Thermal imaging measures the intensity of infra-red light given off as objects generate heat. It works differently from most “night-vision” goggles, where green images are generated by amplifying small amounts of visible light. Thermal imaging cameras require no light at all.
Weighing just 3.9 ounce, the award-winning FLIR ONE is a camera-equipped lightweight accessory that looks a bit like a standard protective case for a smartphone, allowing users to wrap it around an iPhone 5 or 5s and point it at objects while viewing images on the display.
When paired with its iPhone app, FLIR ONE displays live infrared imagery that allows the user to see the world from a thermal perspective, enabling a host of practical solutions for consumers — from detecting energy leaks at home to seeing in complete darkness.
“FLIR is dedicated to developing and delivering technologies that provide users with a sixth sense,” said Andy Teich, President and CEO of FLIR Systems.
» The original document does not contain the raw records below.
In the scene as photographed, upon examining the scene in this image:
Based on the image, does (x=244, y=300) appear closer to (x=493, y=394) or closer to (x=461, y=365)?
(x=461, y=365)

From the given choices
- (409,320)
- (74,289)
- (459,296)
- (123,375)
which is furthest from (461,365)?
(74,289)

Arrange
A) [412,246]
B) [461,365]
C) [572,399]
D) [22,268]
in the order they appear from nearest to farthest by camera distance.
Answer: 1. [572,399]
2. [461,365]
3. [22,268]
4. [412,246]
“Based on technology that was formerly reserved for the military, FLIR ONE is the first in a new generation of affordable thermal imaging devices designed to inspire imaginative and innovative uses by consumers. This represents a revolutionary step forward for both FLIR Systems and thermal imaging.”
FLIR ONE, which houses its own rechargeable battery for up to two hours of continuous use, sells for $376 and is available at FLIR.com/FLIRONE.
Meanwhile, a group of industry veterans at start-up Seek Thermal plan to begin selling an add-on camera for smartphones for about $US100 less.
As opposed to FLIR ONE, which wraps around a smartphone, Seek Thermal will sell a small thermal-camera module that plugs into the bottom of a smartphone.
The technology features a series of improvements in sensors and manufacturing techniques that ultimately could make thermal imaging a built-in feature of many consumer products, The Australian reports.
The device is equipped to generate colour thermal images that can be contrasted with conventional images using a split-screen feature. The company is collaborating with Raytheon and chipmaker Freescale Semiconductor.
Raytheon plans to transfer the results of its collaboration with Freescale into military and commercial products. Freescale, which will manufacture the sensor chips, may focus on automotive applications.